T2. How can healthcare professionals support patients when they search online for health information?
Lydia Nayer writes in Affinity Magazine –
In an ideal world, everyone would have access to proper medical care without the fear of stigma and abuse due to their medical condition. However, since this is not an ideal world yet, we must accept that many people will self-diagnose and we should respect their diagnosis and support them in seeking treatment. Instead of worrying that people who self-diagnose are “faking” or “attention seekers”, we should focus on creating a healthcare system free of bias and accessible to all, no matter their background.
In my Google search on this topic, I ran into another term self-advocacy. Morgan White writes about the difference between self-diagnosis and self-advocacy –
Self-advocacy involves educating yourself on your symptoms and behaviors in regards to your health… Living with a disorder does in fact exist outside of the medical context. Disorders do not become real only when diagnosed by a professional. Those without access to a diagnosis still have the disorder, and a self-diagnosis can help them cope. A diagnosis is simply an explanation for why you are who you are. Labeling yourself with a disorder or illness can help you understand your actions and feelings and learn to cope with your disorder. It enables you to find a community of people who understand and support you. Self-diagnosis leads to you making sense of yourself.

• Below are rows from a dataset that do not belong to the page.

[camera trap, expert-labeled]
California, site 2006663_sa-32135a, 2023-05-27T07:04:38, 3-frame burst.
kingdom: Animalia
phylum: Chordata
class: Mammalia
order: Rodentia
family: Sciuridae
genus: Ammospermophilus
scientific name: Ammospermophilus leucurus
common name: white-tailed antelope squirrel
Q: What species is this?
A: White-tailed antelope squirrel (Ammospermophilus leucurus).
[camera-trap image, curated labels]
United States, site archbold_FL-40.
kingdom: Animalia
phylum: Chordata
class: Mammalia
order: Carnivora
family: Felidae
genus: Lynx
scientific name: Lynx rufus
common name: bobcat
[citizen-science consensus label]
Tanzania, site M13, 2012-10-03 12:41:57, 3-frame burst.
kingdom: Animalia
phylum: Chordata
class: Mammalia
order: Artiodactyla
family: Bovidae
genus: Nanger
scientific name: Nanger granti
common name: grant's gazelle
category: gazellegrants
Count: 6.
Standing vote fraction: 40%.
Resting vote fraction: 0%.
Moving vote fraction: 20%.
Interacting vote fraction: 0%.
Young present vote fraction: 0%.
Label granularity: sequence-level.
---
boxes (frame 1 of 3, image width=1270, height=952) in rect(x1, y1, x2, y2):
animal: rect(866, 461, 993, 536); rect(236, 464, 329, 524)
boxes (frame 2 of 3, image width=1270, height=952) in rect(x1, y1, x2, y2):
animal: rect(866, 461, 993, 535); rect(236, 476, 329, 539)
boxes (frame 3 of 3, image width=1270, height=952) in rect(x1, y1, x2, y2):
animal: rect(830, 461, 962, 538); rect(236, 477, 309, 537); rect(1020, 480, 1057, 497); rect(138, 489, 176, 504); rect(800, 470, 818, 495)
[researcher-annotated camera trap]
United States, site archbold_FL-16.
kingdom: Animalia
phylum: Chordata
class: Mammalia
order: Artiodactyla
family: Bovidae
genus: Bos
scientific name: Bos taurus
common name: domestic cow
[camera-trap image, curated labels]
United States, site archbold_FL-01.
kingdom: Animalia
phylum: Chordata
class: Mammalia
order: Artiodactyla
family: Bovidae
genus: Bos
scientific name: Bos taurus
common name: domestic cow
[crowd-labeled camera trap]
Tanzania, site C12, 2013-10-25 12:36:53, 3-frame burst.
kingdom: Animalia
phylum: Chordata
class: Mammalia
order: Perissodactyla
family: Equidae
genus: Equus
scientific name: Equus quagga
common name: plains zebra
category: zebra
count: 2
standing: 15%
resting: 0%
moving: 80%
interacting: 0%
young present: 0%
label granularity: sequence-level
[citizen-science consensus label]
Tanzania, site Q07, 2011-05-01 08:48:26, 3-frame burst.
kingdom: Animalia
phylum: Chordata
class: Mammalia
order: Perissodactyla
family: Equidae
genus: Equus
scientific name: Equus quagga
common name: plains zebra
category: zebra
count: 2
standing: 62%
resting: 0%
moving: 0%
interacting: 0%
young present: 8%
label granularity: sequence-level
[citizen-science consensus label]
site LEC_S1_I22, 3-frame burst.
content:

Also at the #hcsmph2017 Unconference, a participant who was a librarian stood up and asked if doctors are threatened by Dr. Google. They shouldn’t be! Doctors need to accept that Morgan White has written in the excerpt above, which I repeat here for emphasis – Disorders do not become real only when diagnosed by a professional. I’ve had patients consult me who are unbelievably calm when I tell them the diagnosis – because they already know. They are not in shock but often feel relieved, even if it means that their worst fears have been confirmed.
T3. What advice would you give for those who seek health information online?
I always mention Medline Plus when asked. Their page on Evaluating Health Information is a good place to start. I also recommend looking for the Health on the Net (HON) code seal though many websites do not apply for certification hence limiting its usefulness. Better if their physician can give an internet prescription, a curated list of websites for further reading after a consultation.